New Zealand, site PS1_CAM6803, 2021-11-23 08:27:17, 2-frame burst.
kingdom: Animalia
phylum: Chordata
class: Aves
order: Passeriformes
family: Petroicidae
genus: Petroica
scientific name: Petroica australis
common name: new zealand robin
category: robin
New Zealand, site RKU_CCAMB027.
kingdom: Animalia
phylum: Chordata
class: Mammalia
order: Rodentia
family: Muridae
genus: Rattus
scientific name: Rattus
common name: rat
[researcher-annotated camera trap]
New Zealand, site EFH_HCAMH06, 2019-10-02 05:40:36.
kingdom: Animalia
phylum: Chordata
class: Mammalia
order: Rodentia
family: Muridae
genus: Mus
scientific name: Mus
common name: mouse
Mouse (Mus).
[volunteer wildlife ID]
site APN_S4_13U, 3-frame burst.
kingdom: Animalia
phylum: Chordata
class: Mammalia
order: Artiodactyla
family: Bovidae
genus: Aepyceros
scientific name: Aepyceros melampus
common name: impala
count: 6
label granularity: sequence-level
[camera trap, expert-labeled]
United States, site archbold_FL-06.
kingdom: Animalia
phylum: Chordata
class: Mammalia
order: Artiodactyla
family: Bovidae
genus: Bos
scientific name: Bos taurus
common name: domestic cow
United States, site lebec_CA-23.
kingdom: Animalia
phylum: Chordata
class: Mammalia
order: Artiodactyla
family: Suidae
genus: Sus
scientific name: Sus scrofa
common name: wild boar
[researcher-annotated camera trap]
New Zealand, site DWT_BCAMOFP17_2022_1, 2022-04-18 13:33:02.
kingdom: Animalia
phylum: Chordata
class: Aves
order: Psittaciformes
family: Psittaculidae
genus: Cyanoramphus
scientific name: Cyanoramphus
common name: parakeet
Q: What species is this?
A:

**Your goal**: Please copy out each line in the entries that mentions the string "family".

**Response area**:
family: Petroicidae
family: Muridae
family: Muridae
family: Bovidae
family: Bovidae
family: Suidae
family: Psittaculidae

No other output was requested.